» Source passage
====================

It’s an ongoing process.

I’ve been in recovery from my addiction to prescribed opioid painkillers – fentanyl to be exact – for 11 years. This doesn’t mean I stop working my 12 Step programme, it’s the reverse. As time goes on, the process goes deeper; the challenge becomes one of looking at all behaviours that might be problematic and addressing them head-on.

Recovery isn’t easy because life isn’t always easy, but it’s the only choice. It’s freedom. It’s (relative) sanity. It’s life.

Community is a huge part of this process. I know that anywhere I go in the world (ironic at the moment), I can find a group of people who have been through stuff like me. I can find a fellowship of strangers who speak my language, who’ve experienced my story, who have made it through, one day at a time.

I’m a grateful member of Narcotics Anonymous. I don’t represent it. I don’t promote it. I just know it works for me, and the people I’ve met there have become some of the closest friendships in my life.

====================

» Activities
1. Answer these questions about the recovery passage, each on its own line:
(a) Which prescribed opioid painkiller was the writer addicted to?
(b) For how many years has the writer been in recovery?
(c) Which fellowship does the writer say they are a grateful member of?
2. Extend the recovery passage with a paragraph or two that continue from its last sentence.

Collected data entries:

====================

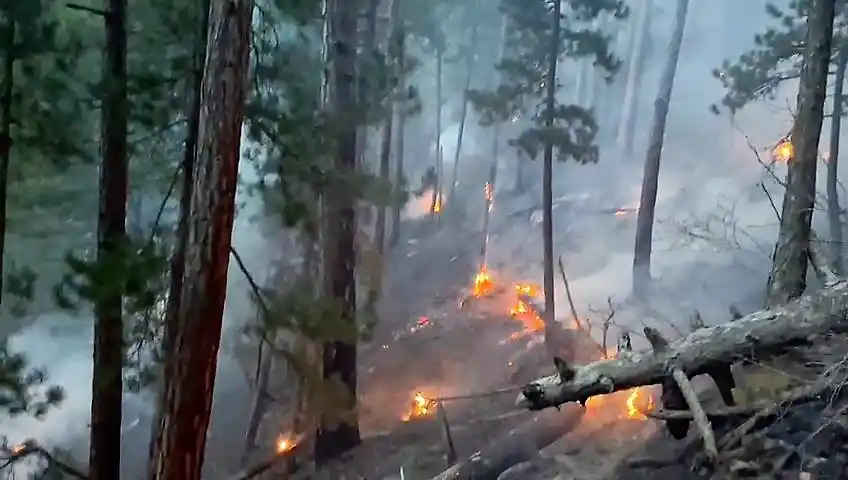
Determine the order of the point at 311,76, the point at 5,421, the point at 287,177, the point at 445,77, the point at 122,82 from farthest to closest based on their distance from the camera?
the point at 445,77
the point at 5,421
the point at 311,76
the point at 287,177
the point at 122,82

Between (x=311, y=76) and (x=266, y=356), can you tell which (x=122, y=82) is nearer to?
(x=311, y=76)

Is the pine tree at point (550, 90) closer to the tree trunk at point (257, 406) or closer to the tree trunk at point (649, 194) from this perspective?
the tree trunk at point (649, 194)

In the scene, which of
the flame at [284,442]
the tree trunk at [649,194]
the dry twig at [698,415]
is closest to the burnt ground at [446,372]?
the dry twig at [698,415]

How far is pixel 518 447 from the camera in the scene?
906 centimetres

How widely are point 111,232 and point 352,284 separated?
4.10m

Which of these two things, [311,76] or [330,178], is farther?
[311,76]

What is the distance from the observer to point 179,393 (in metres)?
5.68

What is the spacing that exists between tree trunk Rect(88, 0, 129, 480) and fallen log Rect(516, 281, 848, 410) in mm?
3724

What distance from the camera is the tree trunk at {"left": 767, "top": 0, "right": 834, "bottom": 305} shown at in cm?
781

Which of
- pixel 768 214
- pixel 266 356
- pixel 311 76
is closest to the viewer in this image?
pixel 311 76

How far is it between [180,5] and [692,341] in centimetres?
565

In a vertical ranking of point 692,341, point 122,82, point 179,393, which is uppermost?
point 122,82

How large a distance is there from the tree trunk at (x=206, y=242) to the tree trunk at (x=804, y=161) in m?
5.54

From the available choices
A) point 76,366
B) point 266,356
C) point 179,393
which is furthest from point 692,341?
point 76,366
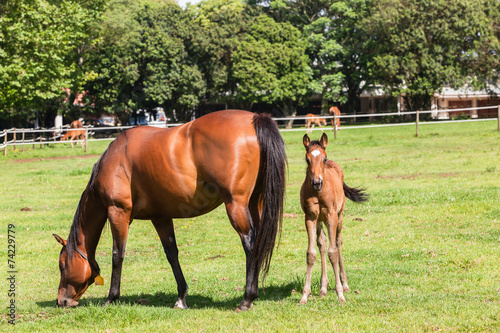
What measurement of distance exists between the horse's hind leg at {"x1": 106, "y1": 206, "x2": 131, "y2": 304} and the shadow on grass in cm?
16

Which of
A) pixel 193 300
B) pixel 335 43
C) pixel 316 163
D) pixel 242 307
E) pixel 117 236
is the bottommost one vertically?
pixel 193 300

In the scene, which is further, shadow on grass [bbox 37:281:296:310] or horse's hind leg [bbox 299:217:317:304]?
shadow on grass [bbox 37:281:296:310]

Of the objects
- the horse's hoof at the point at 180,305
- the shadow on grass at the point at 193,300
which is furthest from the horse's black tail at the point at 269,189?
the horse's hoof at the point at 180,305

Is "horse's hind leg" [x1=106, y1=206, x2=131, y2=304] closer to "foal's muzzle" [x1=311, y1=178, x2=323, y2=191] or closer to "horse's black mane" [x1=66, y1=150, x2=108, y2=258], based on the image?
"horse's black mane" [x1=66, y1=150, x2=108, y2=258]

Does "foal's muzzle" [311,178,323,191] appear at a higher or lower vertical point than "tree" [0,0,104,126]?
lower

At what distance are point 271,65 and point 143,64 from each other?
1202cm

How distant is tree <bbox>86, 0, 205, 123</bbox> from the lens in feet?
167

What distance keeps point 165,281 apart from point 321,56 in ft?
170

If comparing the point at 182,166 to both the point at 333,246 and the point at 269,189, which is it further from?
the point at 333,246

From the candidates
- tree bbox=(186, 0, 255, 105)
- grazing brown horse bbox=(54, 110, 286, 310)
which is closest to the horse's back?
grazing brown horse bbox=(54, 110, 286, 310)

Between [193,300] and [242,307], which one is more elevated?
[242,307]

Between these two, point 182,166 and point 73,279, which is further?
point 73,279

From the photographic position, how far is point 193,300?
734 centimetres

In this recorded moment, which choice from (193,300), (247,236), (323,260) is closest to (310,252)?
(323,260)
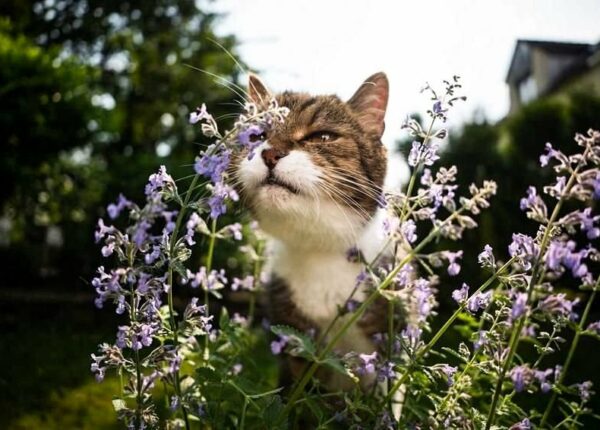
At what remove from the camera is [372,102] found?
1729mm

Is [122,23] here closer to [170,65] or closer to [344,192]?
[170,65]

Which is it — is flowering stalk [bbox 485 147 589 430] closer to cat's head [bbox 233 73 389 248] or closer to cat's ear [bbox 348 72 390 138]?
cat's head [bbox 233 73 389 248]

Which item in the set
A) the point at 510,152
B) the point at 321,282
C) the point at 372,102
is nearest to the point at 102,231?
the point at 321,282

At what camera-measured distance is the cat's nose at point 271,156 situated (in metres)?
1.44

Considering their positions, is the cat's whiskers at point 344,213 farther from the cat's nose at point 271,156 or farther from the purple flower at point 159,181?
the purple flower at point 159,181

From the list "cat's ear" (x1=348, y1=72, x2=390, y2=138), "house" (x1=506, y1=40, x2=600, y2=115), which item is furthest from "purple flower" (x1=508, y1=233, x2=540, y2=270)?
"house" (x1=506, y1=40, x2=600, y2=115)

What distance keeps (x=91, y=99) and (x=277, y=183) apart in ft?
14.2

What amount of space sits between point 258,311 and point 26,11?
616cm

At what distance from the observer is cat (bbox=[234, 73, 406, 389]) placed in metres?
1.48

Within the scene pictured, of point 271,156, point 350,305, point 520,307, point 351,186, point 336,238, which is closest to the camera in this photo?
point 520,307

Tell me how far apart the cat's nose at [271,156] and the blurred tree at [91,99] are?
215cm

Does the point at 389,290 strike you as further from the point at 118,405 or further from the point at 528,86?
the point at 528,86

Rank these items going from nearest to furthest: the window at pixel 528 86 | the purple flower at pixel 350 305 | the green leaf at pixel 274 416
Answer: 1. the green leaf at pixel 274 416
2. the purple flower at pixel 350 305
3. the window at pixel 528 86

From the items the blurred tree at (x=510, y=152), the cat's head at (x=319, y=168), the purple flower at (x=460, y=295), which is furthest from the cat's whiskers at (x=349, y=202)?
the blurred tree at (x=510, y=152)
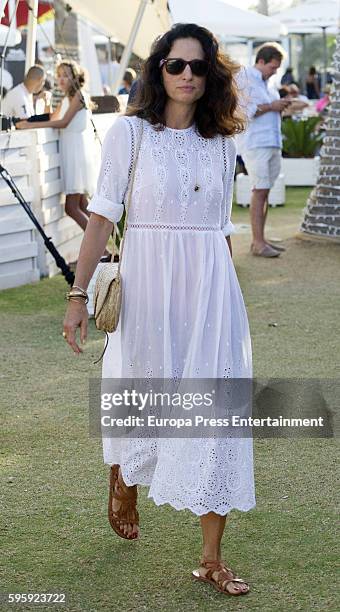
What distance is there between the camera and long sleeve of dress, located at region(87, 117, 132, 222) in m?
3.75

====================

» Answers by item
1.
(a) Fentanyl
(b) 11 years
(c) Narcotics Anonymous

2.
Recovery gives me courage to keep facing my demons and my insanity. It gives me the power and tools to address what needs to be addressed. It holds me to accountability, and it blesses me with a renewed sense of wonder and awe at life – and the love and beauty found within it. As a result of recovery, I had the child I was told I would never have, I have been able to pursue the career of my dreams, I have experienced the pure joy of connection. It is a sacred journey, and each day is a new unfolding.

Cathryn is chief executive of the Painkiller Addiction Information Network (PAIN) and regularly speaks at conferences and events. PAIN is a charity with the aim of advancing awareness of addiction to opioid painkiller medications in the UK and globally, particularly by the dissemination of information, educational events and as an advocacy service for patients with dependency issues. PAIN has been advocating since 2016.